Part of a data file

begin

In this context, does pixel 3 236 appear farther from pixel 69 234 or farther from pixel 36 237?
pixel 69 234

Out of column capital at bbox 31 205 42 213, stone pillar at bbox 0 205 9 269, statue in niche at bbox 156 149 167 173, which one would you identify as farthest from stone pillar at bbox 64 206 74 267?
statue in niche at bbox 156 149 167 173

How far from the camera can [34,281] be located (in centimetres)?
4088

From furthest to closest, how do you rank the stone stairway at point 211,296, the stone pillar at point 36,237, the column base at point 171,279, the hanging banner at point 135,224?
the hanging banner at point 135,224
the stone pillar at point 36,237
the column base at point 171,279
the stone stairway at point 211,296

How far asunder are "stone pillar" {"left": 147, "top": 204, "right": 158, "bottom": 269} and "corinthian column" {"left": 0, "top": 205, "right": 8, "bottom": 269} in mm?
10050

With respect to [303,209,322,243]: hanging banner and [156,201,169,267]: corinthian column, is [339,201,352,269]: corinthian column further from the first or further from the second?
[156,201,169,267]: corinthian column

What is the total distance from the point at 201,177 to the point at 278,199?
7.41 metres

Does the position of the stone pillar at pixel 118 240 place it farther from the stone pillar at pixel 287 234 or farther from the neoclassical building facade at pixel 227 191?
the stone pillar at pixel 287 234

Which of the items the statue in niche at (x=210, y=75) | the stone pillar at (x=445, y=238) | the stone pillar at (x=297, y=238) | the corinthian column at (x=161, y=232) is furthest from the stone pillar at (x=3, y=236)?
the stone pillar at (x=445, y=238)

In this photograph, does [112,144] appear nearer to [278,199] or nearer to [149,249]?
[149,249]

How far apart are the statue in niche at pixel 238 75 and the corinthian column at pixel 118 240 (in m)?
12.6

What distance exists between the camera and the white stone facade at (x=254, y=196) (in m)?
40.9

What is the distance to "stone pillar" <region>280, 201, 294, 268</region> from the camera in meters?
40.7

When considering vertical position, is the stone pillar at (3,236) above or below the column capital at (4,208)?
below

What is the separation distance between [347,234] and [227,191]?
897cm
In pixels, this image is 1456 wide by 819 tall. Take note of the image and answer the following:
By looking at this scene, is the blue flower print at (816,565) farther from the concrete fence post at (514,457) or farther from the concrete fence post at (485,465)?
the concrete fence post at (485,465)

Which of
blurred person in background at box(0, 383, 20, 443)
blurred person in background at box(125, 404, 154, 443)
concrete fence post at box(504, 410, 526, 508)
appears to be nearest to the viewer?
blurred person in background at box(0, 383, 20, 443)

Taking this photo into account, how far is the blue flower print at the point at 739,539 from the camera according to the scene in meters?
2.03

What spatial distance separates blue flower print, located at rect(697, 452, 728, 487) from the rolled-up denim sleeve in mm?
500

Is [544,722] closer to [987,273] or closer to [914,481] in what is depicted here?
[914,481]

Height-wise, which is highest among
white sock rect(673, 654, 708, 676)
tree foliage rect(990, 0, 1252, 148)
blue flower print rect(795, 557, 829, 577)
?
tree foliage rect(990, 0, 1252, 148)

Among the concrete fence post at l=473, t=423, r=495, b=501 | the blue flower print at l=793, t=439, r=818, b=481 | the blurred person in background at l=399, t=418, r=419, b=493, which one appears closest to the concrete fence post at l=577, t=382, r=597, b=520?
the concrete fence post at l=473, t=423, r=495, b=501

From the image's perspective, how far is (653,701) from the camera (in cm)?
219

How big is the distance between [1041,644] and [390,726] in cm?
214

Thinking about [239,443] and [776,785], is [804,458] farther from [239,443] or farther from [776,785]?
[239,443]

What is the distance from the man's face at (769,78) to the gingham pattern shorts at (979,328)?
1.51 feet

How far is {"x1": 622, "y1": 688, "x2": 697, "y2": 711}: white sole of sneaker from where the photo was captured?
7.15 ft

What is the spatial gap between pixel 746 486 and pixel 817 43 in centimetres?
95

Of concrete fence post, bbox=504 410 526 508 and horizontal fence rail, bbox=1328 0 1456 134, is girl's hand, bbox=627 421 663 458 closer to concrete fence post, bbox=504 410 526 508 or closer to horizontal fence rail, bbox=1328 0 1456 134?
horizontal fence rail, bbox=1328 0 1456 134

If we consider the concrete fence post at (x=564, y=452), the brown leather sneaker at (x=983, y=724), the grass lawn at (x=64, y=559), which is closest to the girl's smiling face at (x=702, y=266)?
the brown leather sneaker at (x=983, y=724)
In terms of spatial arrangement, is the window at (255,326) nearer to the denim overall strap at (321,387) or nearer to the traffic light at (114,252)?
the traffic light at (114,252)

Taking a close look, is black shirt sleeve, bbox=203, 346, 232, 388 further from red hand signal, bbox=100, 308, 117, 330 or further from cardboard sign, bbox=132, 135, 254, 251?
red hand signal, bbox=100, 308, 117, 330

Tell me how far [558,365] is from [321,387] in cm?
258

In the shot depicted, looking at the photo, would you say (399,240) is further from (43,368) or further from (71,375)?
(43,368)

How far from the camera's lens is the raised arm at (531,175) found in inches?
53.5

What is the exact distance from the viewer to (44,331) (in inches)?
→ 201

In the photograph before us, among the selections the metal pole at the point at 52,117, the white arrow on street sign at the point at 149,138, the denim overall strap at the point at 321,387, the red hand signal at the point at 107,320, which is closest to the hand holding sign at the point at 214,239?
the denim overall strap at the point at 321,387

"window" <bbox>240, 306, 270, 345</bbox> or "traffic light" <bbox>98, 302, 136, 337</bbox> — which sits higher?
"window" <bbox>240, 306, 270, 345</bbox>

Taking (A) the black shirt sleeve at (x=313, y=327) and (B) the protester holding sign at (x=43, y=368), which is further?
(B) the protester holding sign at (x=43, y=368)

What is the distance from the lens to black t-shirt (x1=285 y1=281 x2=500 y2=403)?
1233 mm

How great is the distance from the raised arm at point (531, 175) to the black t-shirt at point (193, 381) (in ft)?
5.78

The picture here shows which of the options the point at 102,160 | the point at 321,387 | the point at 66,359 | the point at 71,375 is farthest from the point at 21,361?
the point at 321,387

end

■ What you need to do: Copy out the lines running from the one containing "What is the distance from the lens" through the final line above, inclusive.

■ Exercise answer:
What is the distance from the lens to black t-shirt (x1=285 y1=281 x2=500 y2=403)?
1233 mm

How great is the distance from the raised arm at point (531, 175) to the black t-shirt at point (193, 381) (in ft)?
5.78

The picture here shows which of the options the point at 102,160 | the point at 321,387 | the point at 66,359 | the point at 71,375 is farthest from the point at 21,361?
the point at 321,387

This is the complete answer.